В октябре 1841 г. у Александра Барятинского появился сын Петр (скорее всего, как и сын его сестры, он был назван в честь отца декабриста). Из переписки декабристов можно довольно мало узнать о его матери — она упоминается как «Розалия», также понятно, что она в 1841 г. находилась в услужении у Барятинского и Бобрищевых-Пушкиных, вместе нанимавших квартиру69. Практически сразу после рождения ребенка мать отказалась от него70и более, по-видимому, никак не вмешивалась в жизнь сына.
Обращение к официальным документам позволяет уточнить эти данные. Розалия Сонгайло (1814 — после 1858) происходила из мелкой шляхты Виленской губернии, причем из семейства, чье дворянство не было подтверждено в ходе «разборов шляхты», происходивших в начале XIX века в Российской империи. В 1836 г. она была сослана в Сибирь на поселение за кражи одежды71. Согласно данным X ревизии, в 1858 г. она все еще проживала в окрестностях Тобольска — с тремя другими детьми, также внебрачными72.
Крестным отцом мальчика был И. А. Анненков73. Вскоре после рождения сына Барятинский отселился от Бобрищевых-Пушкиных — по-видимому, в поисках более теплой квартиры74, — и с тех пор жил еще более уединенно; упоминания о нем в письмах товарищей становятся краткими и редкими. Однако никаких ссор здесь не было, и в событиях вокруг его смерти и устройства судьбы его сына все они появляются вновь.

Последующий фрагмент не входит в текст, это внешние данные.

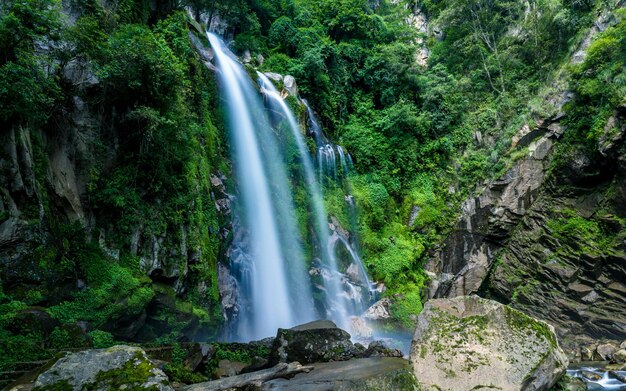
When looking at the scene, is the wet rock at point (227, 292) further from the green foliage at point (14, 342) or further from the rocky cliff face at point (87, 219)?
the green foliage at point (14, 342)

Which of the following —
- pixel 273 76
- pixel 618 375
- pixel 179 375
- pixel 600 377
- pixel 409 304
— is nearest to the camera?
pixel 179 375

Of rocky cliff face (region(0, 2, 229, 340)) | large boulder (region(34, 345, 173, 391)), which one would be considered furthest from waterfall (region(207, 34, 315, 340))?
large boulder (region(34, 345, 173, 391))

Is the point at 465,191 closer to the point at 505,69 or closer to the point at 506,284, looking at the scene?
the point at 506,284

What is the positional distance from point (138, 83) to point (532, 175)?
50.1 ft

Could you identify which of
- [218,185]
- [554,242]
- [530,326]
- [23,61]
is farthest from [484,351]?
[554,242]

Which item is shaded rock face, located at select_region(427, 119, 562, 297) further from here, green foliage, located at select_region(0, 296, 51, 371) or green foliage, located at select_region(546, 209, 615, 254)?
green foliage, located at select_region(0, 296, 51, 371)

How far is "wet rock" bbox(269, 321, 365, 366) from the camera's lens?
652 centimetres

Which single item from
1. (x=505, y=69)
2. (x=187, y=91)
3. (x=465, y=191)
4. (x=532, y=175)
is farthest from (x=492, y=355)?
(x=505, y=69)

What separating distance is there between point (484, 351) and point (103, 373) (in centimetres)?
456

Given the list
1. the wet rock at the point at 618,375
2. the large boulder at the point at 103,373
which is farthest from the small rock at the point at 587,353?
the large boulder at the point at 103,373

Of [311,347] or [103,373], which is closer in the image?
[103,373]

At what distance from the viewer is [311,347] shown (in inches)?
261

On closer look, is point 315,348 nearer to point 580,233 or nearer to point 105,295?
point 105,295

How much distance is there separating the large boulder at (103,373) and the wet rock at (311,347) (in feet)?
10.2
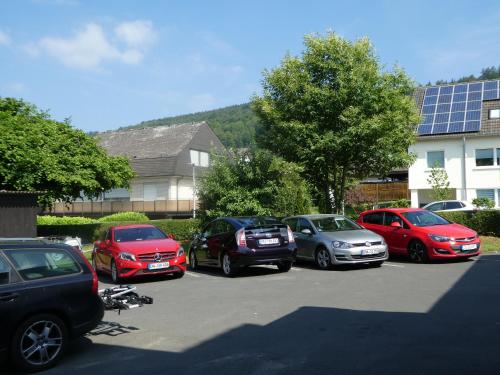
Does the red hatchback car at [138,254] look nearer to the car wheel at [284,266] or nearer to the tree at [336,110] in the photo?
the car wheel at [284,266]

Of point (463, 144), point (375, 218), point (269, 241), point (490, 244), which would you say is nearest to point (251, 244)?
point (269, 241)

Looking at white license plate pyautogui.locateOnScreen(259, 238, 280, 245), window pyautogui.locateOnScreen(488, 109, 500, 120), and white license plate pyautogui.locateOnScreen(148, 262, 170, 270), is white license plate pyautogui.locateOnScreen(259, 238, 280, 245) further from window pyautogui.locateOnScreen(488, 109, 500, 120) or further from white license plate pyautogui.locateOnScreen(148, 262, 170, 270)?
window pyautogui.locateOnScreen(488, 109, 500, 120)

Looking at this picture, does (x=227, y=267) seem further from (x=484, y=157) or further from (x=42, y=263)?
(x=484, y=157)

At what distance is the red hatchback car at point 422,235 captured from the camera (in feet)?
46.5

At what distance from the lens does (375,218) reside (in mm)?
16672

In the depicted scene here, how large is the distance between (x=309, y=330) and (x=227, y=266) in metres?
6.48

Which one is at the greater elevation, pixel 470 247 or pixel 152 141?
pixel 152 141

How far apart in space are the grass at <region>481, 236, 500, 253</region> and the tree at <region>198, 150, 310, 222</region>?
266 inches

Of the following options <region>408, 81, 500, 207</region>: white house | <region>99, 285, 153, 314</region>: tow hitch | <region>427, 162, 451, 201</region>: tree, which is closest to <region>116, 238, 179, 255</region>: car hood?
<region>99, 285, 153, 314</region>: tow hitch

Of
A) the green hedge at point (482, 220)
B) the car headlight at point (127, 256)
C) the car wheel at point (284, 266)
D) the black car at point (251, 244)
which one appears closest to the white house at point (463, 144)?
the green hedge at point (482, 220)

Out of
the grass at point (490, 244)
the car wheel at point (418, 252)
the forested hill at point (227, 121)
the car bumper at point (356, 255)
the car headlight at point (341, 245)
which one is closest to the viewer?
the car bumper at point (356, 255)

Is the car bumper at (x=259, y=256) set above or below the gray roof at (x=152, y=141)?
below

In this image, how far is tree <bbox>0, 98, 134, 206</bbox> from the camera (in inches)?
853

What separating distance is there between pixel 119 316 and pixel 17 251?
2.98 metres
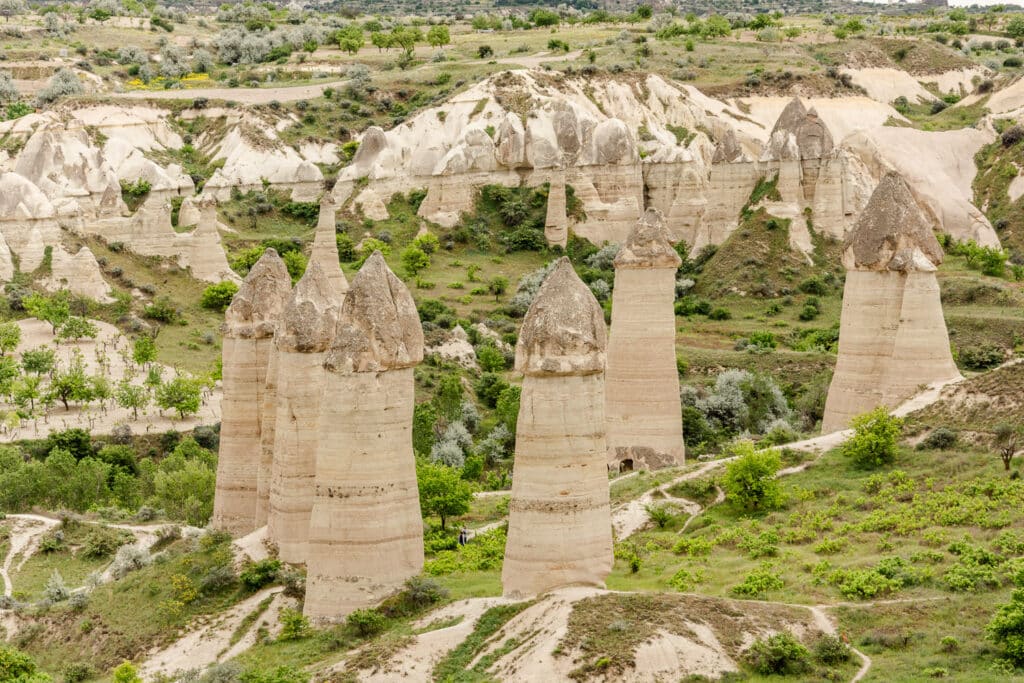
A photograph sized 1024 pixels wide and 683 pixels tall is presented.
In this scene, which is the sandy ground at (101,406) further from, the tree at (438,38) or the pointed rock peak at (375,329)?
the tree at (438,38)

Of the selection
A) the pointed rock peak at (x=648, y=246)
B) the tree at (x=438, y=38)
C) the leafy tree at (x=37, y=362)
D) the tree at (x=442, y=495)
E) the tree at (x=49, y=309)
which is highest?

Сын Александра Барятинского, Петр, был воспитан в семье П. Н. Свистунова75. По просьбе декабристов формально ребенка усыновил дружественный к ним ялуторовский купец В.А. Терпугов76. и Петр так и жил под чужой фамилией (и отчеством «Петрович» по П. Н. Свистунову). Всю последующую жизнь П. П. Терпугов служил сельским учителем в разных местах Тобольской губернии; скончался, он, продолжая трудиться в этой должности, в 1909 г. 77. В 1905 году он написал несколько писем с просьбами сыну другого декабриста — М. С. Волконскому, откуда мы можем немного узнать об образе мыслей этого человека. В частности, в это время он безуспешно пытался ходатайствовать о том, чтобы получить отчество и фамилию по отцу78. поскольку, хотя не слишком много знал о нем, и ничего не знал о его ближайших родственниках (как и они — о нем), но всю жизнь осознавал себя именно Барятинским.
Таким образом, доступные источники представляют нам довольно яркую и многогранную картину тех лет, которые А. П. Барятинский провел в Сибири, на каторге и в ссылке, — и картина эта разительно отличается от того традиционного образа, что еще до сих пор встречается в литературе о декабристах.